Tarea A:
En el texto sobre la Ley de Haciendas Locales, ¿en qué año se produjo la última reforma tributaria?
Tarea B:
Continúa, por favor, el texto sobre la Ley de Haciendas Locales a partir de su última línea.

Extracto de la página:
···
04.11.2019
Descubre e infórmate sobre cómo se aplica la Ley de Haciendas Locales y cuáles son los impuestos de los que se encargan los distintos ayuntamientos.

Los impuestos son el recurso más utilizado por las arcas públicas para obtener la financiación que necesitan. Ningún ciudadano se libra de contribuir y los organismos encargados de la recaudación son variados (el Estado español, las Comunidades Autónomas, las Diputaciones provinciales y los Ayuntamientos...). Éstos últimos han recibido muchas competencias en materia tributaria y la Ley de Haciendas Locales es la encargada de regular sus competencias. ¿Quieres saber más? ¡Sigue leyendo!

En 1978 se produjo la última reforma tributaria, que transfirió bastantes impuestos nacionales hacia las entidades locales. Actualmente, los municipios, las provincias y las Comunidades Autónomas tienen autonomía para gestionar su financiación y administrar su gasto público. El volumen de estos tributos supone actualmente la mayor parte de la financiación de los gobiernos locales. Lejos de ser algo fijo, se trata de una materia en debate continuo. Y es que, para bien o para mal, los impuestos no son nunca algo menor.

¿Qué impuestos están incluidos?

Según el Artículo 59 de la Ley Reguladora de las Haciendas Locales (RD 2/2004), los Ayuntamientos tienen la potestad de cobrar los siguientes impuestos:

  • Impuesto sobre los Bienes Inmuebles (IBI): se aplica sobre los propietarios de inmuebles, ya sea por tenerlos completamente o por gozar de algún derecho sobre él (usufructo, propiedad, superficie o concesión administrativa). Según Arriaga Asociados, su cantidad puede variar entre el 0,4 y el 1,1 por ciento del valor catastral en zonas urbanas. Se paga anualmente y puede significar un gran porcentaje de la tributación obtenida. No todos los edificios están obligados a pagar. Estarán exentos los siguientes ejemplos:
    • Edificios del Estado, de las Comunidades Autónomas o de las entidades locales.
···
Los datos:
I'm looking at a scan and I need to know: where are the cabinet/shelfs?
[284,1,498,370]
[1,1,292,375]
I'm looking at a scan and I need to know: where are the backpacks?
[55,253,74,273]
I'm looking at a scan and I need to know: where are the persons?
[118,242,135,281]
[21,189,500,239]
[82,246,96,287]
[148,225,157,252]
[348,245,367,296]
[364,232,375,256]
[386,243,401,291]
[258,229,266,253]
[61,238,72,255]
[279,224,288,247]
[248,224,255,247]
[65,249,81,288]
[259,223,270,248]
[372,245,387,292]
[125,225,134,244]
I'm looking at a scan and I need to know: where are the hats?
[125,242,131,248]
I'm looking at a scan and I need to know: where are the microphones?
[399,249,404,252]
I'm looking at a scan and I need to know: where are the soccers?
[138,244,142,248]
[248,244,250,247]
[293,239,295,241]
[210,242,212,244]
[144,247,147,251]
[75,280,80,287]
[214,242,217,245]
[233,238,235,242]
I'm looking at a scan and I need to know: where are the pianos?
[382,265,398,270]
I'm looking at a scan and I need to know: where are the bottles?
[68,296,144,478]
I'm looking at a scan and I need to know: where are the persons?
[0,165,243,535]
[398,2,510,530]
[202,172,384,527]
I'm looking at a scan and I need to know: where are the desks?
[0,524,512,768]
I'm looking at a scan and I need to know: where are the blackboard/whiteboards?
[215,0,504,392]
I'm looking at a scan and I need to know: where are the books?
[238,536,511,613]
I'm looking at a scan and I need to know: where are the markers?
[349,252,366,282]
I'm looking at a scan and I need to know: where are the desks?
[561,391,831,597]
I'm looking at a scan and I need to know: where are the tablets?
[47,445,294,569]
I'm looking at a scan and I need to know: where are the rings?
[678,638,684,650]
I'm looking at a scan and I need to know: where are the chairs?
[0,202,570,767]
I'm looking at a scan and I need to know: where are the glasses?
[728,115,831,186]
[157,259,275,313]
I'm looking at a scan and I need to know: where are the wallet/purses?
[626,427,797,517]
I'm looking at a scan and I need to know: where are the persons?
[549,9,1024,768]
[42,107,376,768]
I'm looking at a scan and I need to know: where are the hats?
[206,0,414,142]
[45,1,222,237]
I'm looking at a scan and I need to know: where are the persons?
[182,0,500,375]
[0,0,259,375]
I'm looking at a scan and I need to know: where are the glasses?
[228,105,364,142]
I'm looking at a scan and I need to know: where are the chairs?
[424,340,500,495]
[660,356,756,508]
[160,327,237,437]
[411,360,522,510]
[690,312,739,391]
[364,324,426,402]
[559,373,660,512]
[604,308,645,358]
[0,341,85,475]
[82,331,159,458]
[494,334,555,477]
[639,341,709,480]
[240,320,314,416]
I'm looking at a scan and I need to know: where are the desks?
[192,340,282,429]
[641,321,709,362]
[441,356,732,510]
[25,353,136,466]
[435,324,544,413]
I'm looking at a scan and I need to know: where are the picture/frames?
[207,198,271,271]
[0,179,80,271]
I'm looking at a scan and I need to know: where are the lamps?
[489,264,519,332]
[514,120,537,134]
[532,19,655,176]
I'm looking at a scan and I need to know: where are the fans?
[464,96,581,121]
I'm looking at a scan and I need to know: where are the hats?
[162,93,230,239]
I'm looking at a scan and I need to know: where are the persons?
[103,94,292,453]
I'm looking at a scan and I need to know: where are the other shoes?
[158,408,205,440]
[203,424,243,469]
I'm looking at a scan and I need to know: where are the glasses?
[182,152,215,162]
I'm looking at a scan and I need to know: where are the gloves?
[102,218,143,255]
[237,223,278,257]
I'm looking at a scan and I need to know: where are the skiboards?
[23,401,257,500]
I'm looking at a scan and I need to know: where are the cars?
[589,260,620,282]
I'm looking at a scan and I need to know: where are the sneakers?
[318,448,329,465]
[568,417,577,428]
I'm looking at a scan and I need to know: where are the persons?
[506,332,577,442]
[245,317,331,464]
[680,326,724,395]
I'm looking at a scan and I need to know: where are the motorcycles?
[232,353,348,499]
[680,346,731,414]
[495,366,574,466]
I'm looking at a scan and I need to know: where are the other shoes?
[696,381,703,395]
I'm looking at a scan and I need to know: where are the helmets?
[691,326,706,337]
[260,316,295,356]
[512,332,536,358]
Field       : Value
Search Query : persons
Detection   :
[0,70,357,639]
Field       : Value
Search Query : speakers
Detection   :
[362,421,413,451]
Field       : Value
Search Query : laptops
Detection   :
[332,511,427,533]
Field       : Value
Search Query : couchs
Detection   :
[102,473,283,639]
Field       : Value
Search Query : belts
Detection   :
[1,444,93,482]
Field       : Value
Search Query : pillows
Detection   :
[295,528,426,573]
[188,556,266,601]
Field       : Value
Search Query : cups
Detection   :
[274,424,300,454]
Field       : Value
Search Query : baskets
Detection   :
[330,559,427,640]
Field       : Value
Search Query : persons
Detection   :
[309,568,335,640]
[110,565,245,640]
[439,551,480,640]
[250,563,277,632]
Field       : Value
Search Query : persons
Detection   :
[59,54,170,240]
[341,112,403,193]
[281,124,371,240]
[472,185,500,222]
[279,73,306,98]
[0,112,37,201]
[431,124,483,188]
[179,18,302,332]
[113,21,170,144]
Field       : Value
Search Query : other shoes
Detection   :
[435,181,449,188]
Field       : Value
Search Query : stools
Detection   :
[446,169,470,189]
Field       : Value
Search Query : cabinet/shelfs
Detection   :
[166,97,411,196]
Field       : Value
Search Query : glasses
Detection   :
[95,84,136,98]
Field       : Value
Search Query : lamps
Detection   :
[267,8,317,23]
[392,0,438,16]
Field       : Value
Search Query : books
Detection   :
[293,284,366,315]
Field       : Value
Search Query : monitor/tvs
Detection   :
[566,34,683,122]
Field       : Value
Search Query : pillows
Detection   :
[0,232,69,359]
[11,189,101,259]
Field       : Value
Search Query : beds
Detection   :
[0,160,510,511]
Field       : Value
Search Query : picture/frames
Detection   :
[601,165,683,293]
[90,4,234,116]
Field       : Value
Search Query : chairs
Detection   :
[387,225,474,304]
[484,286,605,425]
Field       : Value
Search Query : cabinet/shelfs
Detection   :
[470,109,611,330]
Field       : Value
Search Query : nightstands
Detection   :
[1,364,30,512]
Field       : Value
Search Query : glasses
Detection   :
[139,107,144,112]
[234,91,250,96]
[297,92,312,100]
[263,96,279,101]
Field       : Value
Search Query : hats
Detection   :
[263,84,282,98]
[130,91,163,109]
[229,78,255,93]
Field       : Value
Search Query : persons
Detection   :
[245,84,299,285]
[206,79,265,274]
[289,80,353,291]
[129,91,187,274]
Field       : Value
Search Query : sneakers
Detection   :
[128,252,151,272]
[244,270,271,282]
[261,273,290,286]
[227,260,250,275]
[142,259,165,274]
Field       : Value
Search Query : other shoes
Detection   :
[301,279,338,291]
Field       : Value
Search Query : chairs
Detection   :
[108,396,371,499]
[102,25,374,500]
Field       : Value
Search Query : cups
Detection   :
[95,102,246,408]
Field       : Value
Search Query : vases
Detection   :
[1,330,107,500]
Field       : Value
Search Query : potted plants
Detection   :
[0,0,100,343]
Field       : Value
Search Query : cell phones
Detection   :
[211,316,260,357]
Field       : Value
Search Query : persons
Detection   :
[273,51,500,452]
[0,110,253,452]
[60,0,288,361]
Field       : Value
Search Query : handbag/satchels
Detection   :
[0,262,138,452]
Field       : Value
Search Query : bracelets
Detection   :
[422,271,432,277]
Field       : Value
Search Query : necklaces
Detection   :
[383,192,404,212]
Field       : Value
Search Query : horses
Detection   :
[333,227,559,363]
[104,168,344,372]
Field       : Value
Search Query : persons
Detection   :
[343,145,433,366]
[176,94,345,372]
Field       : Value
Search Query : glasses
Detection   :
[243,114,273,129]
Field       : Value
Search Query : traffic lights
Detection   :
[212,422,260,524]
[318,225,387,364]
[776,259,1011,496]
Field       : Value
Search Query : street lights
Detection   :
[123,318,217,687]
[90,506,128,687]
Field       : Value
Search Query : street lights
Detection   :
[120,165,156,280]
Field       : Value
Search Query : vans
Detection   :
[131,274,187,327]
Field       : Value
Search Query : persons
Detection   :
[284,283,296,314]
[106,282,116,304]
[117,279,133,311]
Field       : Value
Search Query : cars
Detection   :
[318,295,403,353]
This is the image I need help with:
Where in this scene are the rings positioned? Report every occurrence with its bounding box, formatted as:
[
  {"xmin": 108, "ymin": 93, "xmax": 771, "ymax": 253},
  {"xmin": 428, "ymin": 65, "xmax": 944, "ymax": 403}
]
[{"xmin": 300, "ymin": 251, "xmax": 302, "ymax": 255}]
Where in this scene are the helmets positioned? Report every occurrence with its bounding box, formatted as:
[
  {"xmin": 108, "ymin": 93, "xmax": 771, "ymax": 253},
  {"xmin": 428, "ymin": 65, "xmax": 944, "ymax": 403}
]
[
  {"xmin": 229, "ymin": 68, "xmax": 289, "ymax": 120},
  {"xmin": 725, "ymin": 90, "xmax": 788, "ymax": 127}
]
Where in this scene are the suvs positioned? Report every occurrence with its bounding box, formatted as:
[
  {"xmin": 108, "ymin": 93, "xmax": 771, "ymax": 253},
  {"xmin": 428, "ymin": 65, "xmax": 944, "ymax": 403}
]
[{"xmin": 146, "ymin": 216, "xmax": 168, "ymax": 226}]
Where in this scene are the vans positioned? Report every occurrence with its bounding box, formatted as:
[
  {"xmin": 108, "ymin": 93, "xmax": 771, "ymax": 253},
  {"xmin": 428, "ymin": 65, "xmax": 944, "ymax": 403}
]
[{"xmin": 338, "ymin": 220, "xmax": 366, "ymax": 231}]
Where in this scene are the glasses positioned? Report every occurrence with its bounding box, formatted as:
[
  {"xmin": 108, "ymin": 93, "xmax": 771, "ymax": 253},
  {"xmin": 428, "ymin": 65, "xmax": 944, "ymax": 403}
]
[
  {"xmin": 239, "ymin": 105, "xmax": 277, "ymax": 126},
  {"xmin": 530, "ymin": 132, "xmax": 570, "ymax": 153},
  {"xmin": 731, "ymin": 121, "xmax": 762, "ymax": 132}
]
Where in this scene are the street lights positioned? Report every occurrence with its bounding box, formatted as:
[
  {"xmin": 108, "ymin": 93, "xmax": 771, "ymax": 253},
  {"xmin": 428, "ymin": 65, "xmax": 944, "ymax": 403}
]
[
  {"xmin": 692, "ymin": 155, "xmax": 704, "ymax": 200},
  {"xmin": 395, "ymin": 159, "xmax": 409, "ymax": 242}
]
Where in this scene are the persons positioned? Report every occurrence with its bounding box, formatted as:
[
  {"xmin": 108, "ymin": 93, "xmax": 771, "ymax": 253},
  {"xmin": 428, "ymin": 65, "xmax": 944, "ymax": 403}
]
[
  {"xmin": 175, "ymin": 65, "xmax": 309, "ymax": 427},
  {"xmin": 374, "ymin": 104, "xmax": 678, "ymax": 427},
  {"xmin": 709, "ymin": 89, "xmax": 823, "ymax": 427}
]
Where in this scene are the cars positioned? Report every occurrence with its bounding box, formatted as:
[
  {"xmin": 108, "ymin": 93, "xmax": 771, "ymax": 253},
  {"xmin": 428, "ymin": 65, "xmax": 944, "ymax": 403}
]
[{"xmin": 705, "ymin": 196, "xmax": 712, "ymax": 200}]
···
Respuesta A:
En 1978.

Respuesta B:
    • Bienes comunales y montes vecinales.
    • Los de la Cruz Roja Española y la Iglesia Católica.
    • Los edificios internacionales.
    • Los terrenos ocupados por las líneas de ferrocarriles y los edificios enclavados en los mismos terrenos.
    • La superficie de los montes poblados con especies de crecimiento lento, cuyo principal aprovechamiento sea la madera y el corcho.
  • Impuesto sobre el Incremento del Valor de los Terrenos de Naturaleza Urbana (IIVTNU): también llamado plusvalía municipal. Graba el aumento de valor en una transmisión patrimonial, sea una donación o una venta, tributa solamente el valor del suelo, y el plazo máximo para aplicarlo asciende a 20 años. Es un tributo rodeado de polémica, ya que el Tribunal Constitucional (TC) ha impugnado algunos de sus aspectos, por lo que su aplicación sigue sin estar clara.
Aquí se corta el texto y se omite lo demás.